===== Data section

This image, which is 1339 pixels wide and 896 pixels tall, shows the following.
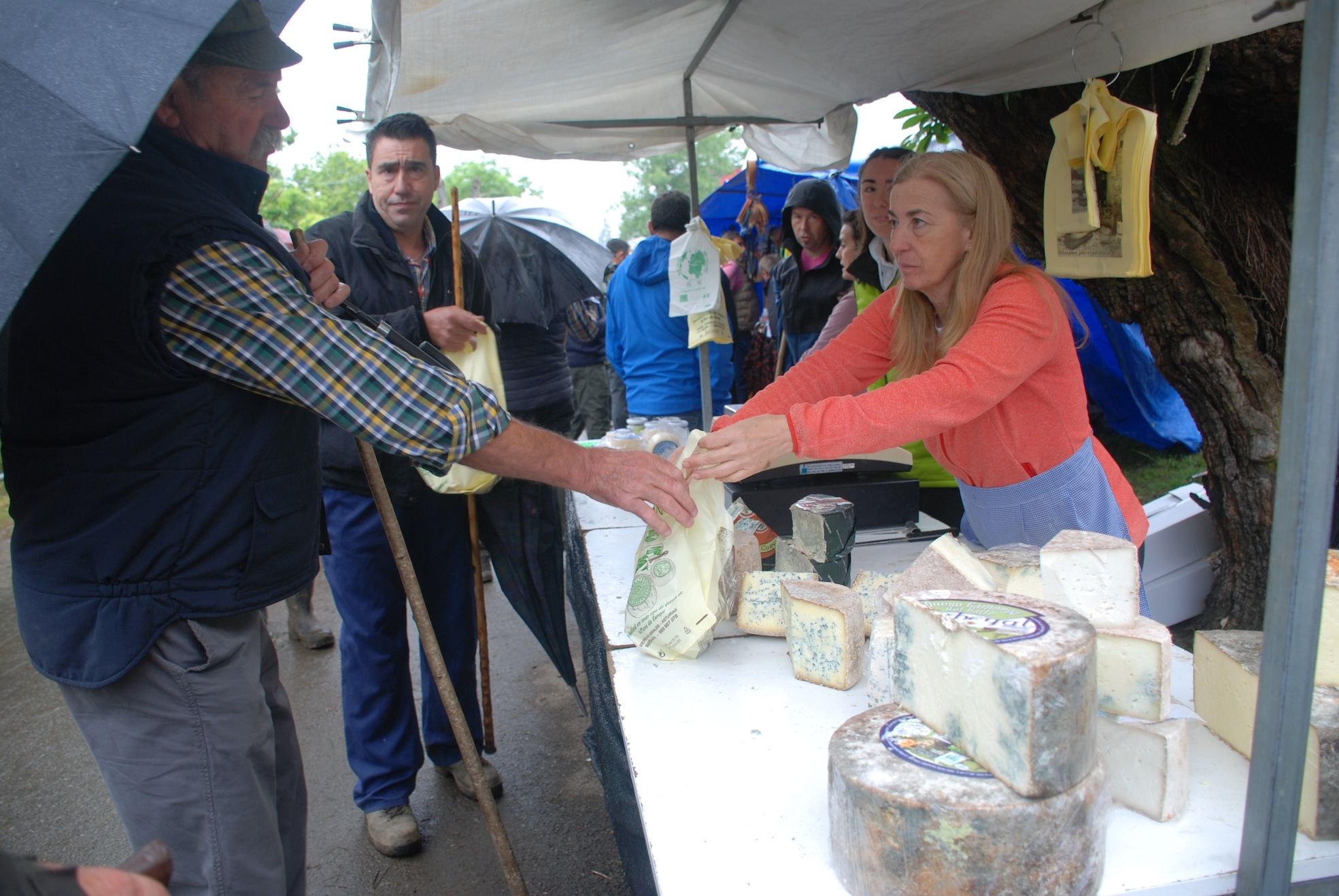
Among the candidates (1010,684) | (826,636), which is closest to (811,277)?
(826,636)

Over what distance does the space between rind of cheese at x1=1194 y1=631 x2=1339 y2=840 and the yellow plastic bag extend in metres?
1.95

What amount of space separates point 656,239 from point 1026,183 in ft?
8.18

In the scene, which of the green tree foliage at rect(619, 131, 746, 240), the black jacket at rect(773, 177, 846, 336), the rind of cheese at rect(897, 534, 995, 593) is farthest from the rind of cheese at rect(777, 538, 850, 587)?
the green tree foliage at rect(619, 131, 746, 240)

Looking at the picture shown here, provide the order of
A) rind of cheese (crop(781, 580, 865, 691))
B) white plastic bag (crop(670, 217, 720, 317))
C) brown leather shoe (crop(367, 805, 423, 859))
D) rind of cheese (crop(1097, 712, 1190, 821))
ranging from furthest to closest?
white plastic bag (crop(670, 217, 720, 317))
brown leather shoe (crop(367, 805, 423, 859))
rind of cheese (crop(781, 580, 865, 691))
rind of cheese (crop(1097, 712, 1190, 821))

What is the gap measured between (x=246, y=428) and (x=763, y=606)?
1081 mm

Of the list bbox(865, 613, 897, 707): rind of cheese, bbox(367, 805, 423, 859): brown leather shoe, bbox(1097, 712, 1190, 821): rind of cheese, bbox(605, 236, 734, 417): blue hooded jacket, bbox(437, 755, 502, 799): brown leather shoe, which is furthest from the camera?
bbox(605, 236, 734, 417): blue hooded jacket

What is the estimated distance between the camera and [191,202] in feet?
4.79

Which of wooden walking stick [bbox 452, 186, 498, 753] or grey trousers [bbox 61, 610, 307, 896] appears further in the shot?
wooden walking stick [bbox 452, 186, 498, 753]

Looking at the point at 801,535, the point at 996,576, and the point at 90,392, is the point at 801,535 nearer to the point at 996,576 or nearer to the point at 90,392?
the point at 996,576

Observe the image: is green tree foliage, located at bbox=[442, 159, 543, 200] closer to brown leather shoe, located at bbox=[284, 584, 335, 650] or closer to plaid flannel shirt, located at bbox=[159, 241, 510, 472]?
brown leather shoe, located at bbox=[284, 584, 335, 650]

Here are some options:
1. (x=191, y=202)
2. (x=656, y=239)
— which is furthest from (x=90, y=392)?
(x=656, y=239)

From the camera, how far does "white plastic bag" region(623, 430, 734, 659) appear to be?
1751mm

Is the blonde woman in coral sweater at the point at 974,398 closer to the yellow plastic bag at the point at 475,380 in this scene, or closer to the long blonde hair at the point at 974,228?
the long blonde hair at the point at 974,228

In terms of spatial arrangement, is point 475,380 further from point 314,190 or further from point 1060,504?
point 314,190
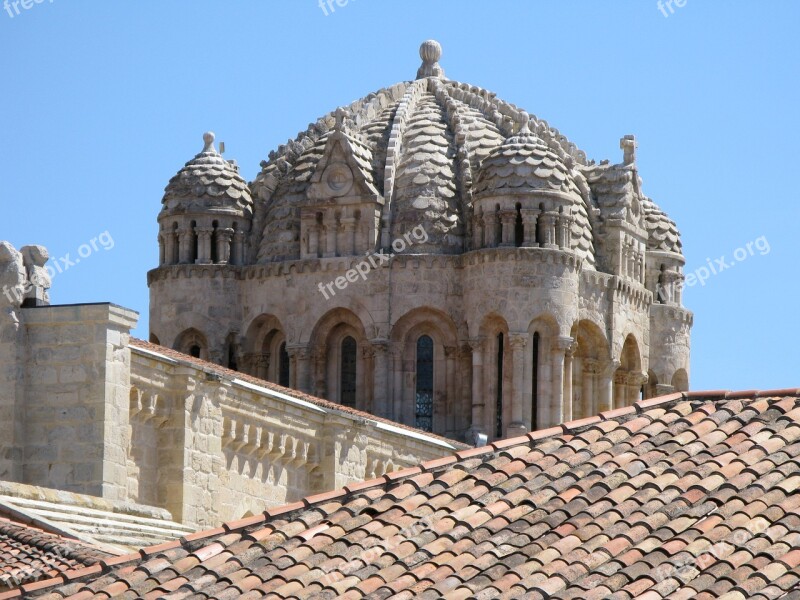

==========

* _Stated problem_
Select every line above that contains the string "closest" and copy each one out in full. Letter case matters.

* _The response_
Among the candidates (1010,684) | (826,636), which is closest to (811,277)?
ranging from furthest to closest?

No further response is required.